* start Data provided *

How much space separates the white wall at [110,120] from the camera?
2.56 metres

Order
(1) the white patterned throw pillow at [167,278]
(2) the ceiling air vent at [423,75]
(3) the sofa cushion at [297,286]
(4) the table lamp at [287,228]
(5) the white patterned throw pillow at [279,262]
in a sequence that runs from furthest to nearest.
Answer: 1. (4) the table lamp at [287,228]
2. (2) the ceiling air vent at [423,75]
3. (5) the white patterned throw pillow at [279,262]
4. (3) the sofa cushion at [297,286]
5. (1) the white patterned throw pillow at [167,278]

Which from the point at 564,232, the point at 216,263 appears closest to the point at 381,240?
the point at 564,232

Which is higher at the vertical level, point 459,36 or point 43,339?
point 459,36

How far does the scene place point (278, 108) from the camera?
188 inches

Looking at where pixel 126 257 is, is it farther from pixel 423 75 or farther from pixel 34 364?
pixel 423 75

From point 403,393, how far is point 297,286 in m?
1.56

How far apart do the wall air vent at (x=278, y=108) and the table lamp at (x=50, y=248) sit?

* end Data provided *

→ **Exercise**: Reproduce without alteration every line from the one containing "Which from the" down to the last line, inclusive.

→ **Reply to the task**:
Which from the point at 564,232, the point at 216,263 appears closest to the point at 381,240?
the point at 564,232

Which is higher at the vertical level, point 459,36 or point 43,339?
point 459,36

How far does the scene place point (278, 108) from the camera?
188 inches

Looking at where pixel 126 257 is, is it farther from pixel 423 75 or farther from pixel 34 364?
pixel 423 75

From point 403,393, how far is point 297,286 in m?
1.56

How far apart do the wall air vent at (x=278, y=108) and the table lamp at (x=50, y=248) sit?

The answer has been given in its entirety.